Томас Харди, идол молодых реалистов и освободитель британской прозы от викторианского кринолина и счастливого конца, не реалист. Он великий романтик, с тягой к хорошеньким девушкам, лунному свету, героям и драгунам. Он неисправимо суеверен. Его огорчают многие современные вещи, особенно современные реставрации древних зданий. Он ведет Тесс к друидским камням на Солсберийской равнине, потому что нежно любит такого рода лунную древность. Его местоименная замена «Оно» на «Он» не совершает революции в теологии. Он управляет судьбами человеческих существ так же произвольно, как любой создатель художественной литературы, когда-либо живший. Но он никогда не создавал истории, в которой не убедил бы вас, что жизнь ошеломляюще интересна и что природа, девушки и драгуны — прекрасные, пусть и печальные вещи для созерцания.
ДЖОРДЖ БОРРОУ
Любую книгу о Джордже Борроу стоит прочитать. Два тома доктора Кнэппа пугающе плотны документальными подробностями, но все же приятно лениво пролистать их хотя бы раз. Мощная личность Борроу дает о себе знать в самой сухой филологической заметке и оживляет страницы даже заурядного критика, как, впрочем, она оживляет многие совершенно обычные страницы в его собственных необычайных книгах. Книга мистера Клемента К. Шортера «Джордж Борроу и его круг» интересна тем, что она о Борроу, а вовсе не тем, что она написана мистером Шортером. Заявленная амбиция мистера Шортера состояла в том, чтобы написать книгу, которая должна была бы привлечь не «борровианцев», а «более широкую публику, которая не знает Борроу».

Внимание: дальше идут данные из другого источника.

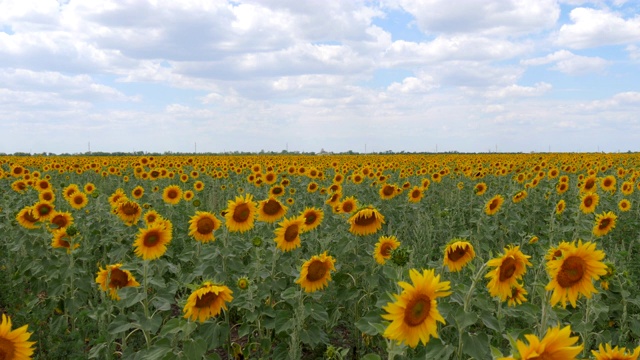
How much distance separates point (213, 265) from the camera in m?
4.34

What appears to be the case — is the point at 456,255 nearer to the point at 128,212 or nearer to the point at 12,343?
the point at 12,343

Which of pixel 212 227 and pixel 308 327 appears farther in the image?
pixel 212 227

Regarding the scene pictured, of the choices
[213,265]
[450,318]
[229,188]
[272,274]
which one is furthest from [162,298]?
[229,188]

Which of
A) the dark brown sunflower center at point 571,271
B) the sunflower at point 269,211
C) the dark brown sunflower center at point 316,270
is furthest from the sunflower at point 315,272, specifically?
the dark brown sunflower center at point 571,271

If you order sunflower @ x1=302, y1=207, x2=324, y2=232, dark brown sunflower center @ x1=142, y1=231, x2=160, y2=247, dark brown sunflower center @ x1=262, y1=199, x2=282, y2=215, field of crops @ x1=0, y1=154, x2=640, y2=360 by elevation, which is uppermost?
dark brown sunflower center @ x1=262, y1=199, x2=282, y2=215

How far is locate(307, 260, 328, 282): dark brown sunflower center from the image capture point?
3725mm

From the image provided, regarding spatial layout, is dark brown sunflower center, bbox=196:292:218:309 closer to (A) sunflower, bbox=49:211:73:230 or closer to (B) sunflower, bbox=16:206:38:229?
(A) sunflower, bbox=49:211:73:230

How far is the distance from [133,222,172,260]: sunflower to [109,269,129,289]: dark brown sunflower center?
21 centimetres

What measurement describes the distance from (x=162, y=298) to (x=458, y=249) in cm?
220

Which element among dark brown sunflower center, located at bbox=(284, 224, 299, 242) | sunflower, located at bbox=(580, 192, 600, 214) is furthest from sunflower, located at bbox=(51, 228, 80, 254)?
sunflower, located at bbox=(580, 192, 600, 214)

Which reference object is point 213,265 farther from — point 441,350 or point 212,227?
point 441,350

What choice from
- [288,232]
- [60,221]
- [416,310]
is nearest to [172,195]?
[60,221]

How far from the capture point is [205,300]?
3.20 metres

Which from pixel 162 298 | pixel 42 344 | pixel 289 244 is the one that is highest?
pixel 289 244
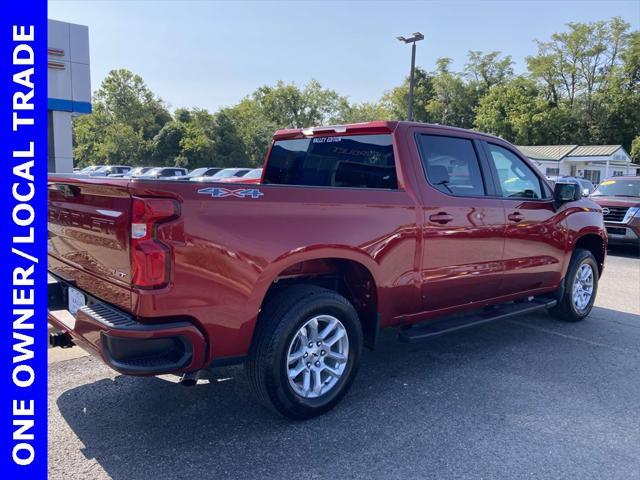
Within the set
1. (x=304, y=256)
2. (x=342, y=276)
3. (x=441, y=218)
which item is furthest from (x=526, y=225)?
(x=304, y=256)

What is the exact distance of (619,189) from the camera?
1257 cm

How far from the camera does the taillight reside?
8.94 ft

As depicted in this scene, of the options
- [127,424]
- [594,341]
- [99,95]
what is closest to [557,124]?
[99,95]

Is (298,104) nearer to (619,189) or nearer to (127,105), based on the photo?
(127,105)

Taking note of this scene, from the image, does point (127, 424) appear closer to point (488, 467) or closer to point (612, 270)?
point (488, 467)

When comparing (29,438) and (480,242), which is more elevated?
(480,242)

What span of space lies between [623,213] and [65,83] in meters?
15.1

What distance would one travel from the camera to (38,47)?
Answer: 6.72 ft

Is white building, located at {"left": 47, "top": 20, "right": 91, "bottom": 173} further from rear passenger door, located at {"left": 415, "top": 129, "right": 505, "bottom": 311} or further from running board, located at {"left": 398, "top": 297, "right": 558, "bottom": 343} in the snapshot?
running board, located at {"left": 398, "top": 297, "right": 558, "bottom": 343}

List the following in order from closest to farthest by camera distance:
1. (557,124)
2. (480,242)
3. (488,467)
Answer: (488,467), (480,242), (557,124)

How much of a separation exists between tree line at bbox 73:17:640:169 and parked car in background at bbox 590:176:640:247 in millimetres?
41459

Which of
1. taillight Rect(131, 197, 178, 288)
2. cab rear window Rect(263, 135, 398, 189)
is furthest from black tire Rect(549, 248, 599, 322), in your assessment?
taillight Rect(131, 197, 178, 288)

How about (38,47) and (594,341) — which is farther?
(594,341)

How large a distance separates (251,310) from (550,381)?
2.64 metres
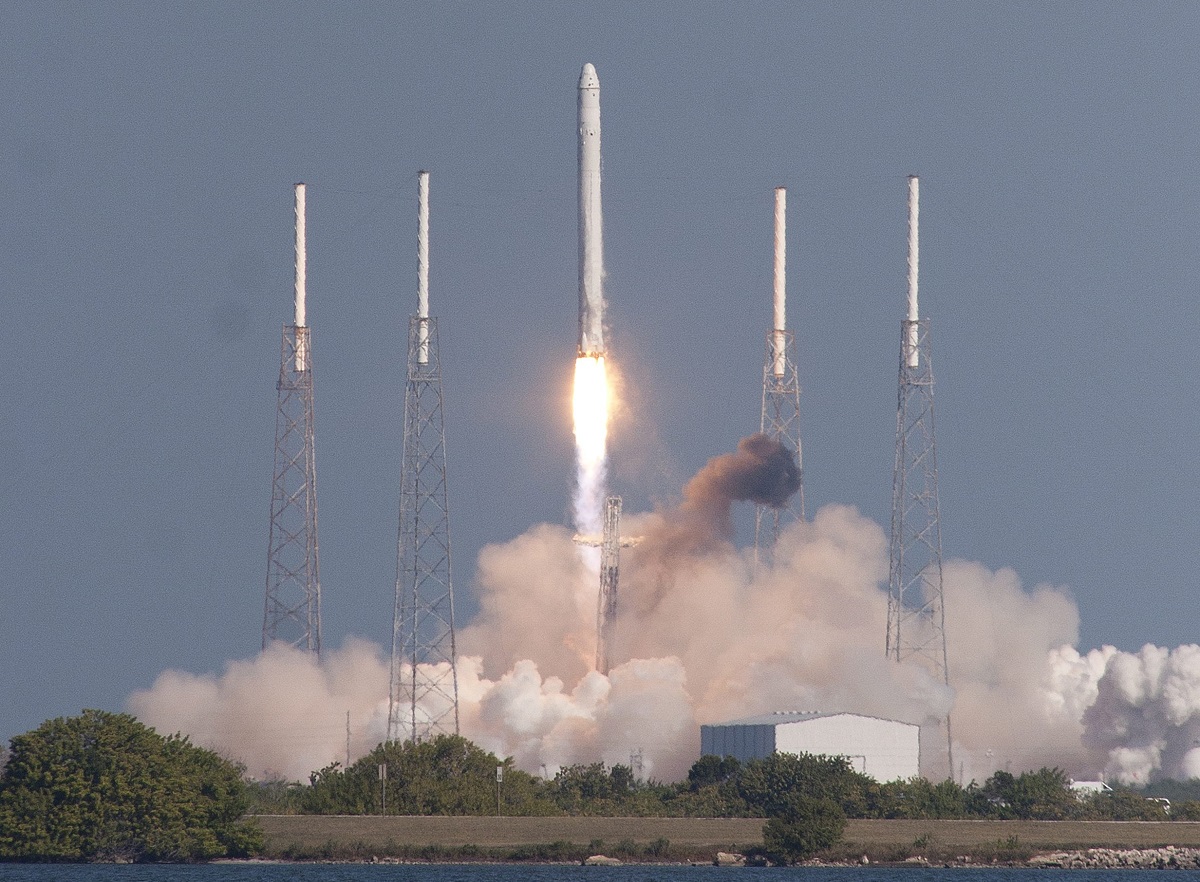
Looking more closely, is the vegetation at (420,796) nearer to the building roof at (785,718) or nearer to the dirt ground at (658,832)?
the dirt ground at (658,832)

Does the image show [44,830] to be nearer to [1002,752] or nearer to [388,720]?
[388,720]

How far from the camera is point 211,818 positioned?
323ft

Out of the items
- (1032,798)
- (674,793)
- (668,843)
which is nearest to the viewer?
(668,843)

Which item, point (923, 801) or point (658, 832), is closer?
point (658, 832)

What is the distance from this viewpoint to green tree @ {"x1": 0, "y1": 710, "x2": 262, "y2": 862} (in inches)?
3772

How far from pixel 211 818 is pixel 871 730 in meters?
26.3

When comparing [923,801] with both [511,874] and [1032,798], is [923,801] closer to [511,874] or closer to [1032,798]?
[1032,798]

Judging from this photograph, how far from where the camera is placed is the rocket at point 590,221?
389 feet

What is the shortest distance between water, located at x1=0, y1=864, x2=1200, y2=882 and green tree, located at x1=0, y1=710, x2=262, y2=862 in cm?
70

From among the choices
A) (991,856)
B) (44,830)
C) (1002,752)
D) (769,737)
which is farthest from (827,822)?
(1002,752)

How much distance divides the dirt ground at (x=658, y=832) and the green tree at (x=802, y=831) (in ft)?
3.89

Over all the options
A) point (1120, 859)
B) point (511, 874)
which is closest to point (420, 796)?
point (511, 874)

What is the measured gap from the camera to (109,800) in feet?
317

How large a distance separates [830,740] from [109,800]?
2727cm
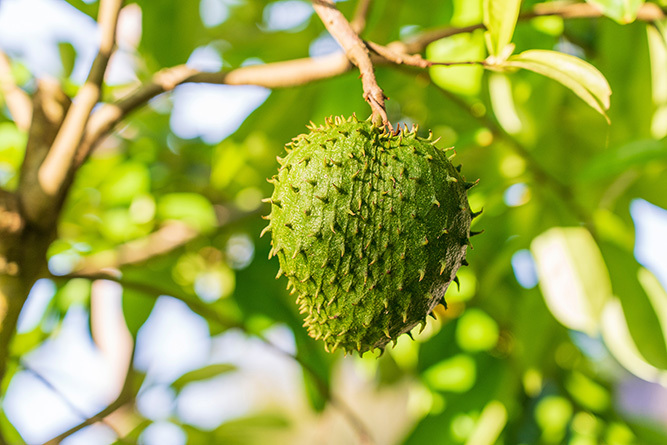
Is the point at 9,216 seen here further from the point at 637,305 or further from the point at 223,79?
the point at 637,305

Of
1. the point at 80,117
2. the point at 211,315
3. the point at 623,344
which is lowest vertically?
the point at 623,344

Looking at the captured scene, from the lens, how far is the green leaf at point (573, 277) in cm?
147

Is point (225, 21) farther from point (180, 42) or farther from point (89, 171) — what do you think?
point (89, 171)

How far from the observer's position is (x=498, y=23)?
89 cm

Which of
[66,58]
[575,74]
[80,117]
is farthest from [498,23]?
[66,58]

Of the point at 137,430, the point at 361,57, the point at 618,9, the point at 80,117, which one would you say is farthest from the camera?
the point at 137,430

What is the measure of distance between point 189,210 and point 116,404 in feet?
2.13

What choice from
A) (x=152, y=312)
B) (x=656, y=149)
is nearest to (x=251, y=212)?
(x=152, y=312)

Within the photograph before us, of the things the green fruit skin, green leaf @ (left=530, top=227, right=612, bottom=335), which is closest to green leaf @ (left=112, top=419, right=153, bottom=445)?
the green fruit skin

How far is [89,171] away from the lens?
2.27 metres

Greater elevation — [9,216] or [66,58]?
[9,216]

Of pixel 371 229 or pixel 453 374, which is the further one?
pixel 453 374

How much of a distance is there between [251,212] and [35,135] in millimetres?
736

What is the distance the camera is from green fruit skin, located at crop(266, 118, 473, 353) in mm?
908
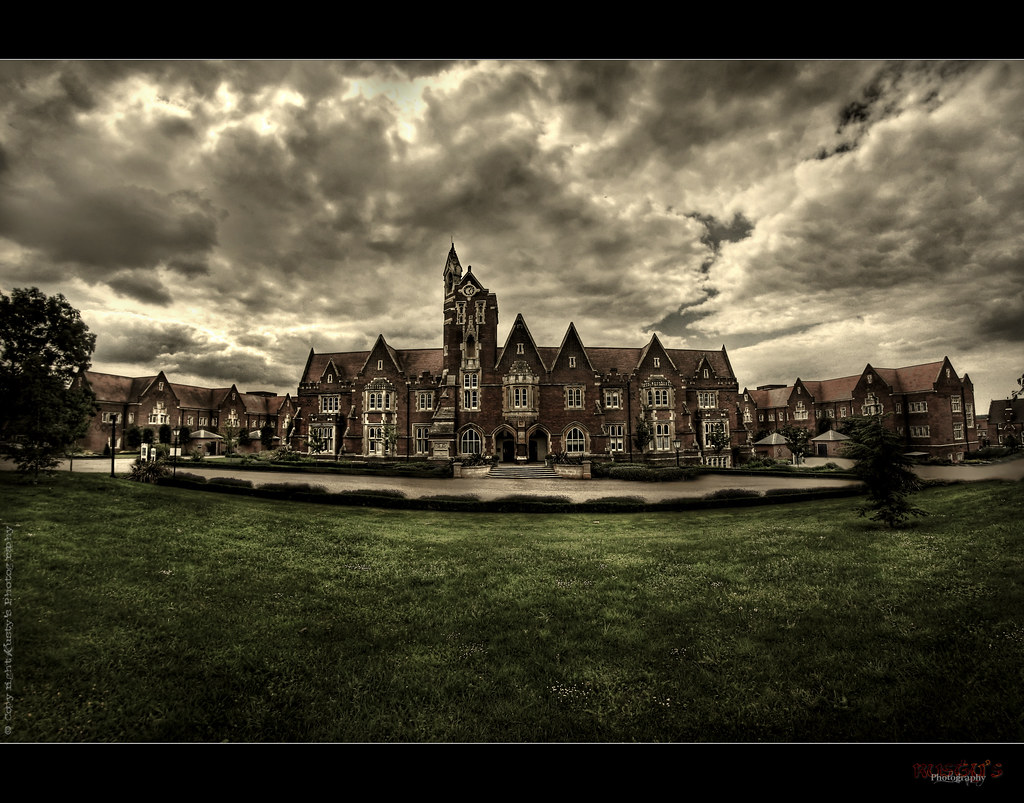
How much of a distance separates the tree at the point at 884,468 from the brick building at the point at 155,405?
1051cm

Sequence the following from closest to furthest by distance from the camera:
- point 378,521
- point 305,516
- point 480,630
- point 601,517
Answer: point 480,630
point 305,516
point 378,521
point 601,517

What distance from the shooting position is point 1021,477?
4.91m

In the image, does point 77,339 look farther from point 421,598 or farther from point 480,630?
point 480,630

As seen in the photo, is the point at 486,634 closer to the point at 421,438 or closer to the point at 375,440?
the point at 421,438

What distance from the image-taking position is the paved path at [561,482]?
602 centimetres

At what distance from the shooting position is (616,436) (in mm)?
28625

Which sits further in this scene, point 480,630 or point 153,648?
point 480,630

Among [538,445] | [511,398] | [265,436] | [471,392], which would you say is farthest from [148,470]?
[538,445]

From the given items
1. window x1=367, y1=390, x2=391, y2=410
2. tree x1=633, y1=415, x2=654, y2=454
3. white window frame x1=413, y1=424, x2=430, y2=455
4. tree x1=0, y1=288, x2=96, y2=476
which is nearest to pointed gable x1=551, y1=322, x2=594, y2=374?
tree x1=633, y1=415, x2=654, y2=454

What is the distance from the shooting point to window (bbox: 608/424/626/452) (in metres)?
28.3

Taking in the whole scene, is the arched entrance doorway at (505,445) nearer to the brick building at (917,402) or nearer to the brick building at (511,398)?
the brick building at (511,398)

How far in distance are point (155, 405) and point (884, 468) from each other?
1289cm

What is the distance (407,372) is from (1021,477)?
101 ft
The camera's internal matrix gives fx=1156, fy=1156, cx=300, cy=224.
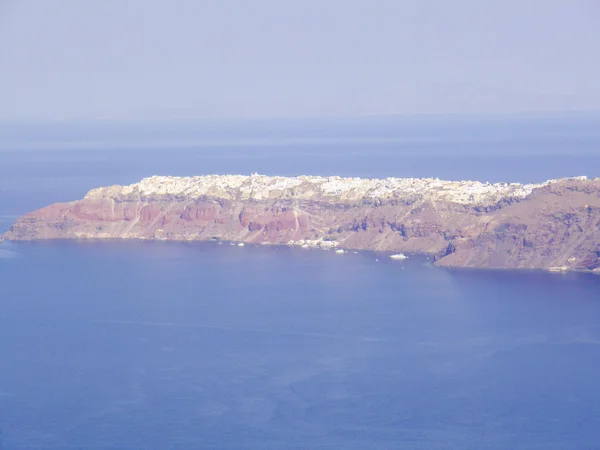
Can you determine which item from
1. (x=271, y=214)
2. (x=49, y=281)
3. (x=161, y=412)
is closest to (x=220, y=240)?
(x=271, y=214)

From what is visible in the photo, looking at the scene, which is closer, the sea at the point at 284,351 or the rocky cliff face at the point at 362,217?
the sea at the point at 284,351

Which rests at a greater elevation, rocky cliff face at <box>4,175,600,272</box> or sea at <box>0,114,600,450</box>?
rocky cliff face at <box>4,175,600,272</box>

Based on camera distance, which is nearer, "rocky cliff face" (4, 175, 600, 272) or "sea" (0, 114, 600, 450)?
"sea" (0, 114, 600, 450)

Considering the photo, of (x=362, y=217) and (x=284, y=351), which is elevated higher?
(x=362, y=217)

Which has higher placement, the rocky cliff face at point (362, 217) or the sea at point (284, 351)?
the rocky cliff face at point (362, 217)

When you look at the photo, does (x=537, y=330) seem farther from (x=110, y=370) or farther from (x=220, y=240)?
(x=220, y=240)
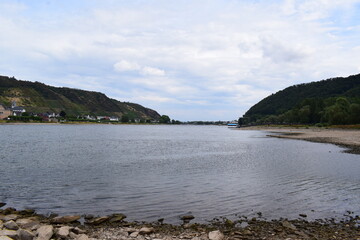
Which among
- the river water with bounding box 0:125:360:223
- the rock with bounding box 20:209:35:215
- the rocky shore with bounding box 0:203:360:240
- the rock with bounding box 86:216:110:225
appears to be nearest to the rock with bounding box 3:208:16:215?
the rocky shore with bounding box 0:203:360:240

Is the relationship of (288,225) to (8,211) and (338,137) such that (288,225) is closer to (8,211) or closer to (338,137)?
(8,211)

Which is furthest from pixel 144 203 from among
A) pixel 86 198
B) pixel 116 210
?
pixel 86 198

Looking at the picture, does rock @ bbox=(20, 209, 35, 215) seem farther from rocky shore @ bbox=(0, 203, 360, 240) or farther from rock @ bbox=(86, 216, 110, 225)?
rock @ bbox=(86, 216, 110, 225)

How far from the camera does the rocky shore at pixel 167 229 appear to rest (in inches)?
458

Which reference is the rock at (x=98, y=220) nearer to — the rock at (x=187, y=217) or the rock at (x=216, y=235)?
the rock at (x=187, y=217)

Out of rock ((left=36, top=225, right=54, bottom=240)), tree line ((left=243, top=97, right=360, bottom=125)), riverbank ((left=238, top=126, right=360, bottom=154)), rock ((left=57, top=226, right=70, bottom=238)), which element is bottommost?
rock ((left=57, top=226, right=70, bottom=238))

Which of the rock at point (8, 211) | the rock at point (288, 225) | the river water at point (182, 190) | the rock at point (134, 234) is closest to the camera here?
the rock at point (134, 234)

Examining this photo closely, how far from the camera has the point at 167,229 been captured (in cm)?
1302

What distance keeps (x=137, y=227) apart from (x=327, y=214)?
1054 cm

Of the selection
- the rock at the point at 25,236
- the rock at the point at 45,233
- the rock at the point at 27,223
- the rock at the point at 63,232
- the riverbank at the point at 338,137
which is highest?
the riverbank at the point at 338,137

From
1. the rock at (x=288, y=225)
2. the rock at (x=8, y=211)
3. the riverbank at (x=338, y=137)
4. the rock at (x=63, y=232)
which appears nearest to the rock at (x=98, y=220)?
the rock at (x=63, y=232)

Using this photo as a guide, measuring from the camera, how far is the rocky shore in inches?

Каждая книга о сражающемся ученом, каждая умеренно компетентная статья о нем должна приглашать новых иммигрантов в королевство Борроу. Но мистер Шортер — не вводный критик, не тот, кто своим мастерством и обаянием призывает незнакомцев познакомиться с великим человеком. Он нелепый критик, который процветает, прикрепляя свое имя к великим репутациям. Представьте человека с каким-нибудь пустяковым литературным опытом, с малейшим энтузиазмом к литературе, пишущего о стиле вот так: «Борроу, как и многие другие великие английские авторы, чьи работы будут жить, не был неизменно хорошим стилистом. У него много прискорбных отступлений от идеалов стилиста. Но он, в силу удивительной индивидуальности, переживет многих хороших стилистов». Это грех — так «стилизовать» в главе об Эдварде Фицджеральде, который при звуке таких предложений зажал бы уши руками.